Covid-19 : les pharmaciens font les tests de dépistage

Les journées de dépistages nasaux gratuits se multiplient cet été, mais face au rebond de la Covid-19, les pharmacies viennent d’obtenir l’autorisation de faire des tests sérologiques. Ils sont payants mais peuvent se faire sans ordonnance.

Les pharmacies vendent désormais des tests de dépistages de 11 à 35 euros
Les pharmacies vendent désormais des tests de dépistages de 11 à 35 euros © Rodolphe Augier / France 3 Bourgogne
Plus besoin d’ordonnance, ni de présenter des symptômes lourds… Face à la covid-19, depuis cette semaine, les pharmacies ont toutes la possibilité de pratiquer les dépistages sérologiques dans leurs officines.

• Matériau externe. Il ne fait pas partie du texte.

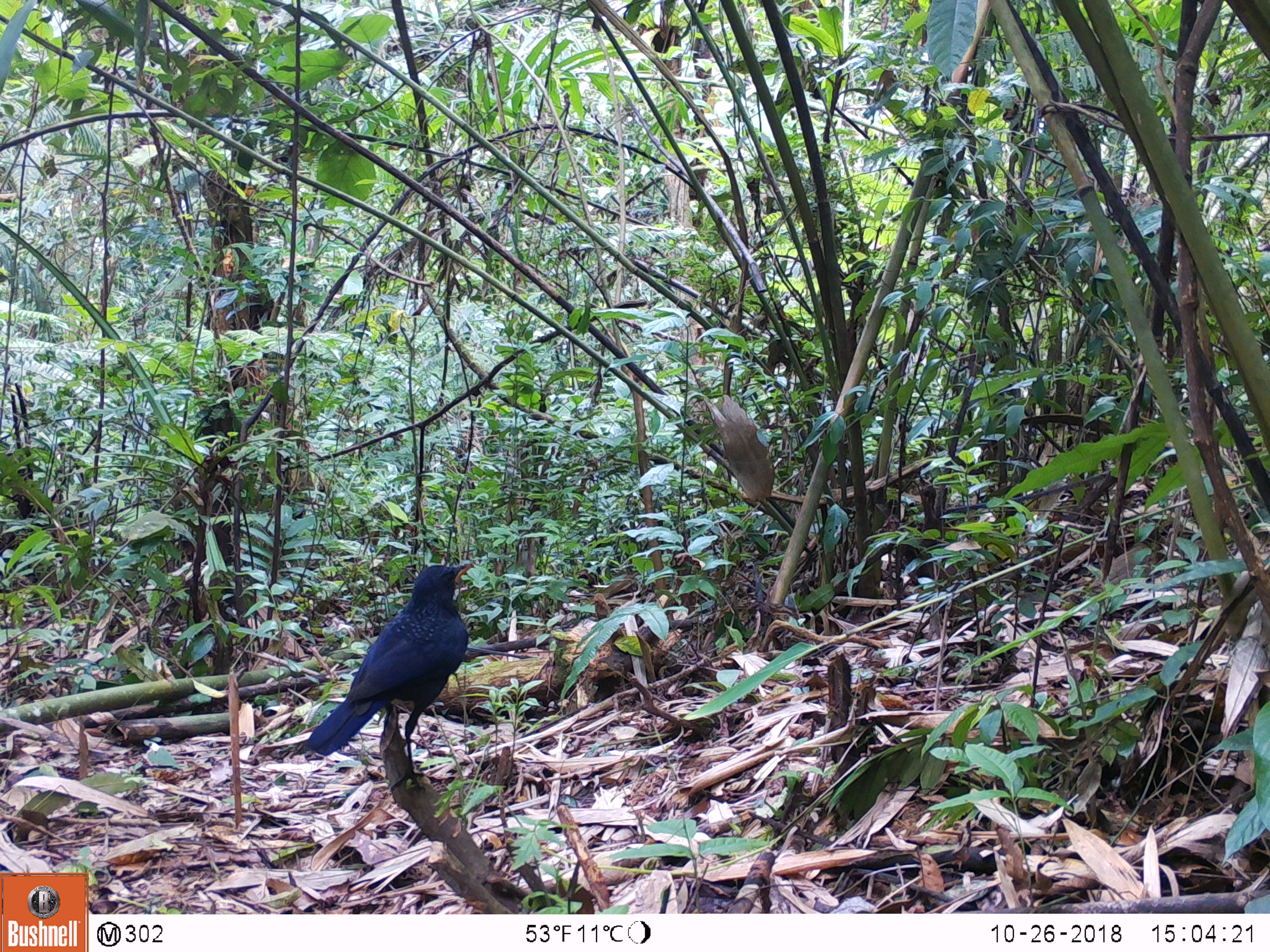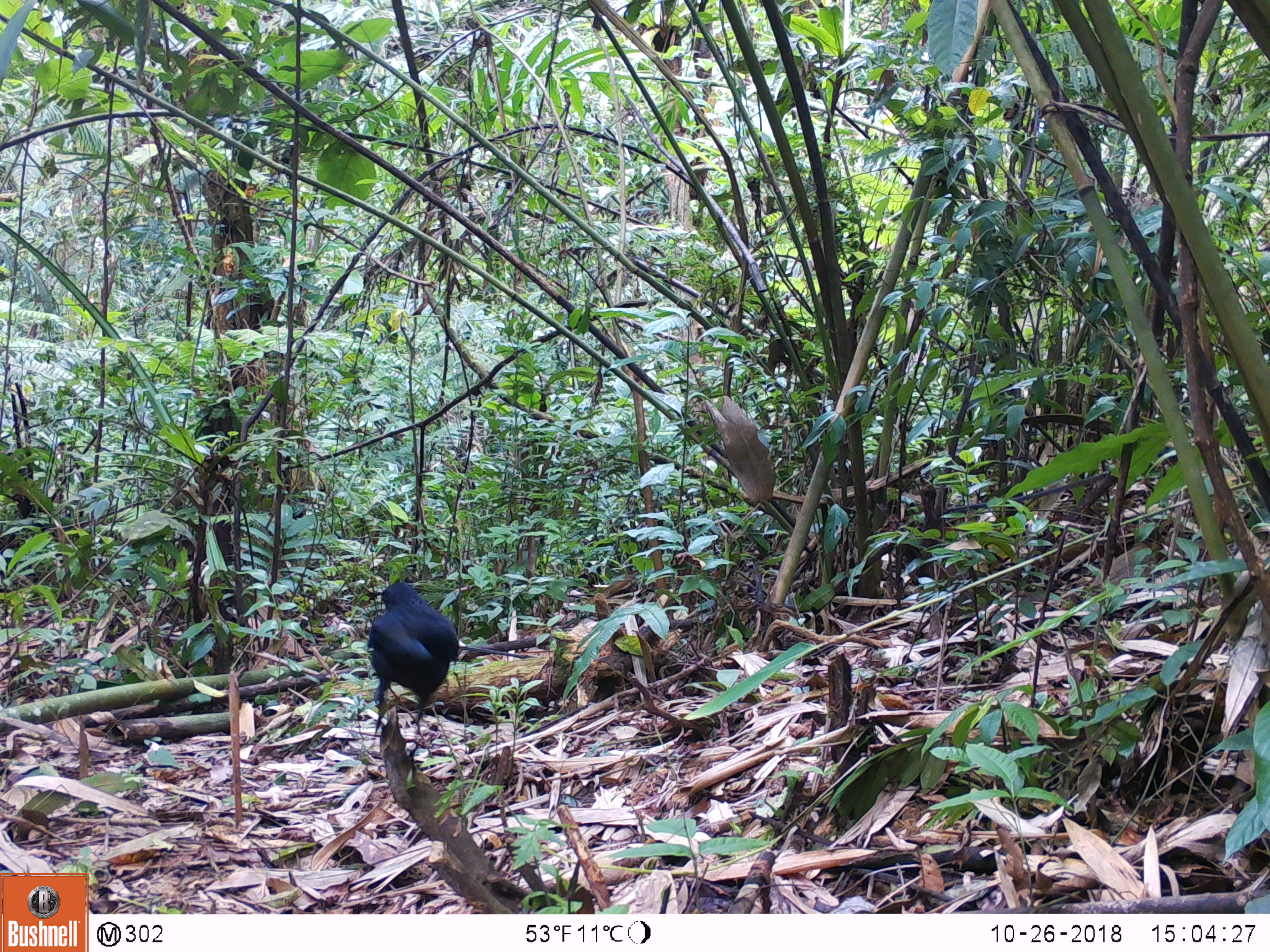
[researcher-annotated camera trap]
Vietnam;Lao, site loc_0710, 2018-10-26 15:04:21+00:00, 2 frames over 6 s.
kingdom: Animalia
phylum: Chordata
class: Aves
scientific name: Aves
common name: bird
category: unidentified bird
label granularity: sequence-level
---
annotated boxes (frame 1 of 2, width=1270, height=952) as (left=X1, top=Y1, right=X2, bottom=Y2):
unidentified bird: (left=306, top=562, right=473, bottom=791)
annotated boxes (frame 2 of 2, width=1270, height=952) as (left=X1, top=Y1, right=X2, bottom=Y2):
unidentified bird: (left=366, top=579, right=462, bottom=740)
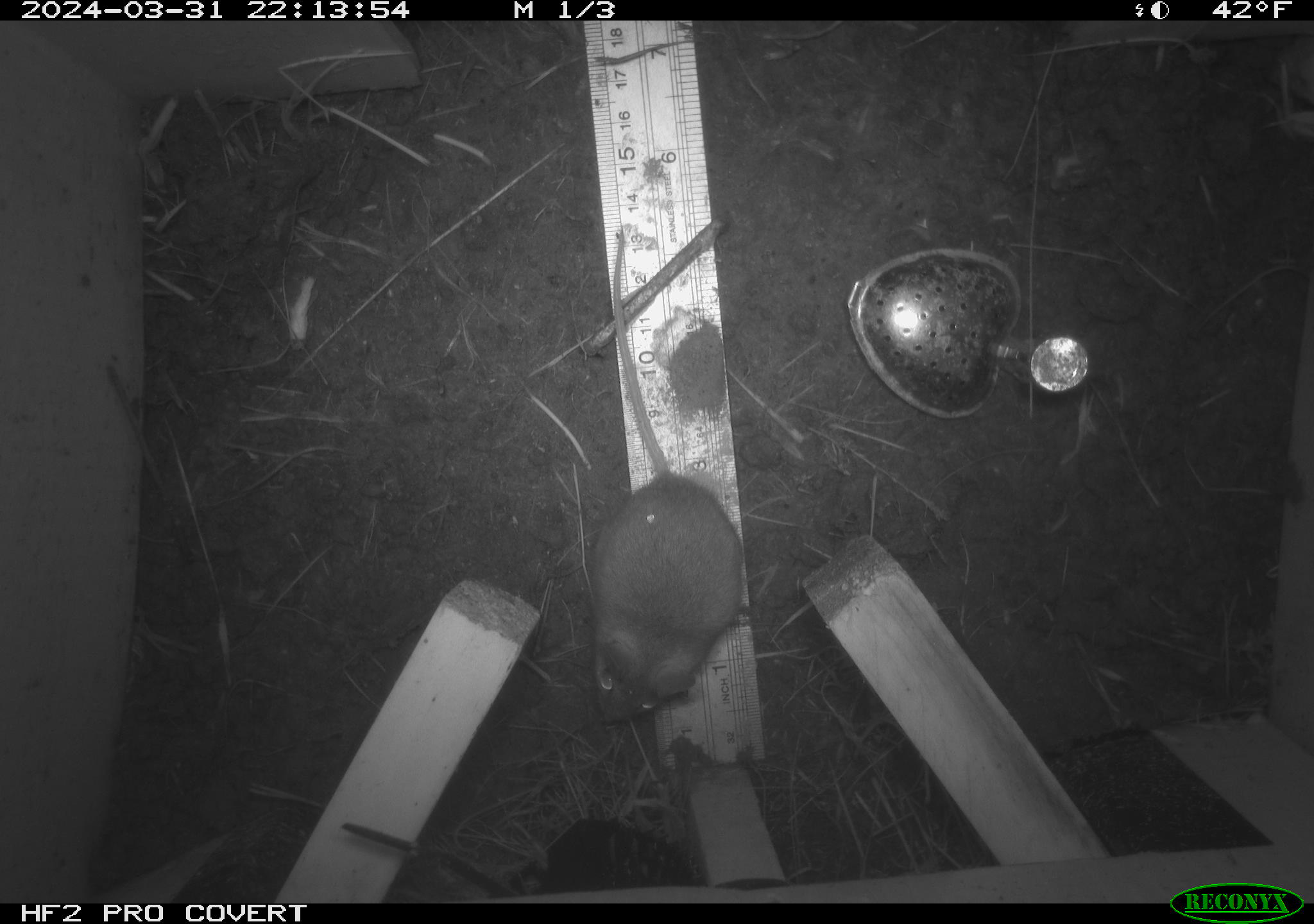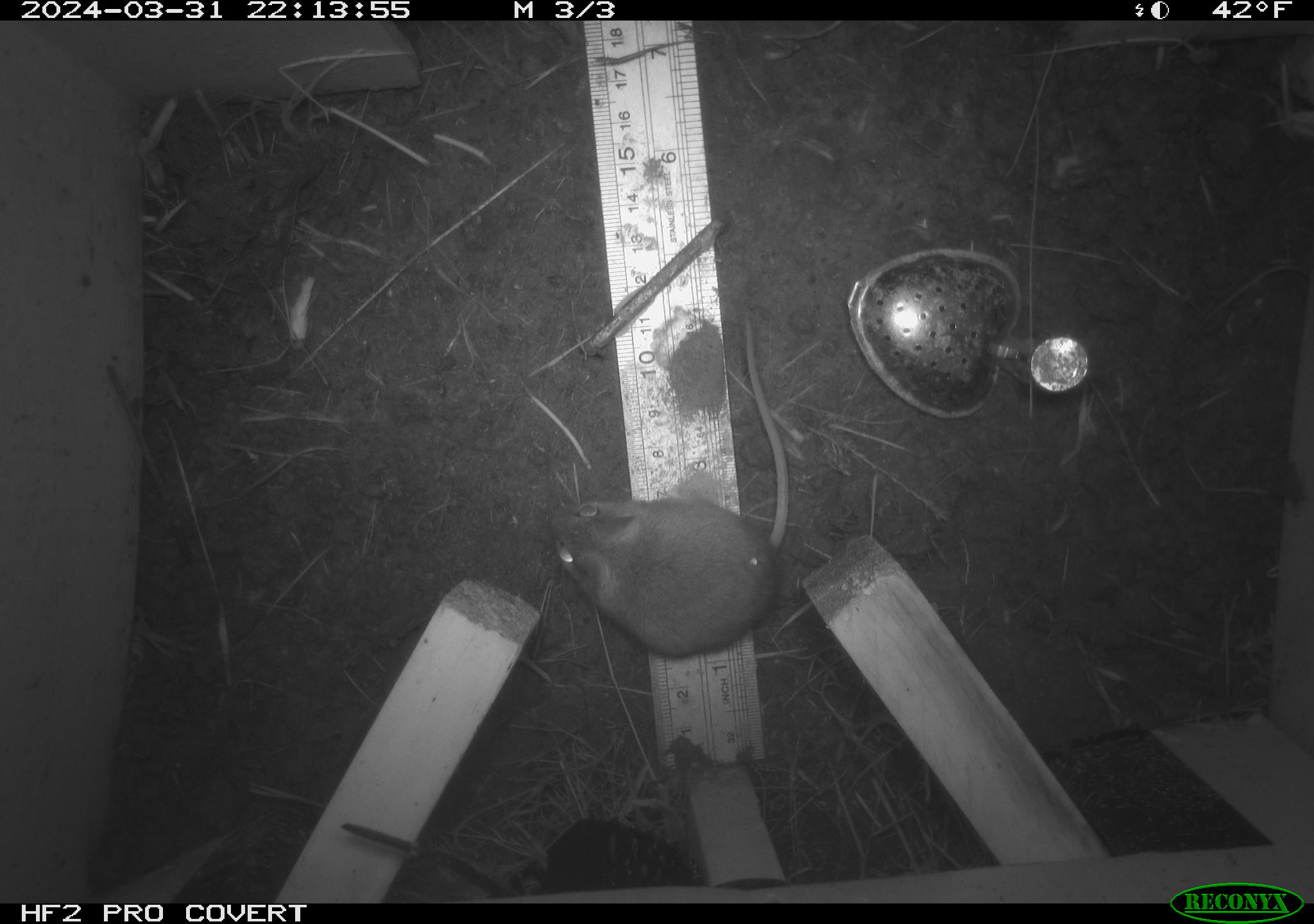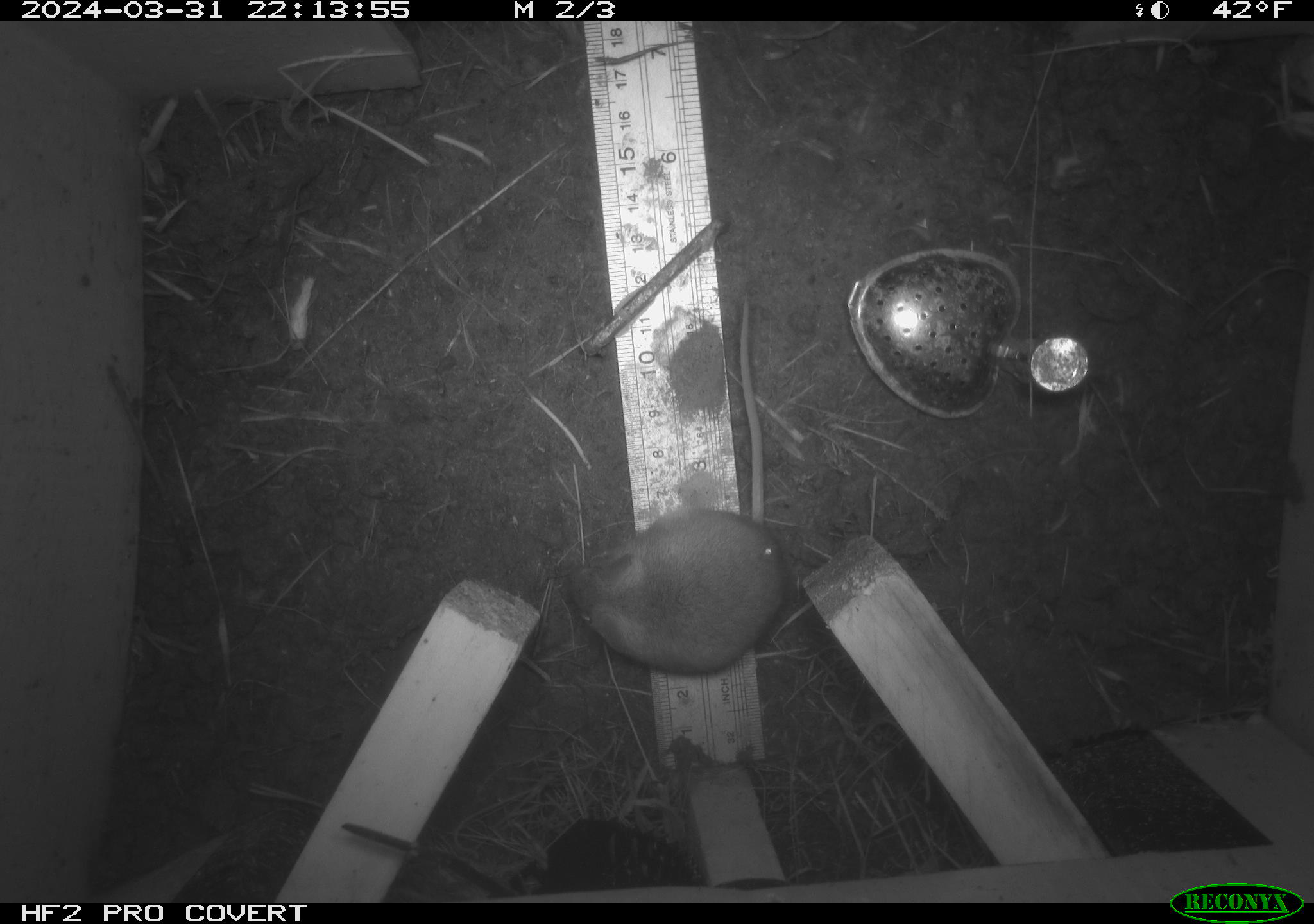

Un arrêté gouvernemental a été pris par le gouvernement pour élargir la multiplication de ces dépistages. Ces tests prélèvent une goutte de sang dans le doigt du patient, dix minutes plus tard, une couleur réagit, pour indiquer si c’est positif ou négatif. Ils doivent être faits par les pharmaciens uniquement, et non pas les préparateurs en pharmacie, et seuls les officines qui ont une salle à part peuvent le proposer.
 

Des tests pas remboursés par la Sécurité sociale  

"On vient juste de faire des travaux dans la pharmacie, en créant un espace de vaccination à part, indique Mathieu, gérant de la pharmacie Clémenceau, donc nous avions la salle toute trouvée pour les tests de dépistage." Pourtant, pas de ruée dans son officine, aucun client n’est encore venu pour ça. "J’ai pu en obtenir assez facilement en fin de semaine dernière, mais moi je les vends à 15,90 euros et ils ne sont pas remboursés par la sécu, alors forcément, ça doit dissuader les gens", poursuit le pharmacien.

 
 

Se mettre les biologistes à dos ? Non merci



L’autre explication pourrait venir des résultats. Ces tests permettent de savoir si l’on a présenté des symptômes mais ils ne sont pas suffisants pour diagnostiquer si l’on est contagieux ou pas. "Ce sont des tests rapides, mais peu utiles puisqu’il faut que les clients se fassent ensuite tester en laboratoire pour confirmer la sérologie. Alors nous, on a préféré ne pas en commander dans notre pharmacie", indique cette responsable d’officine à Dijon centre.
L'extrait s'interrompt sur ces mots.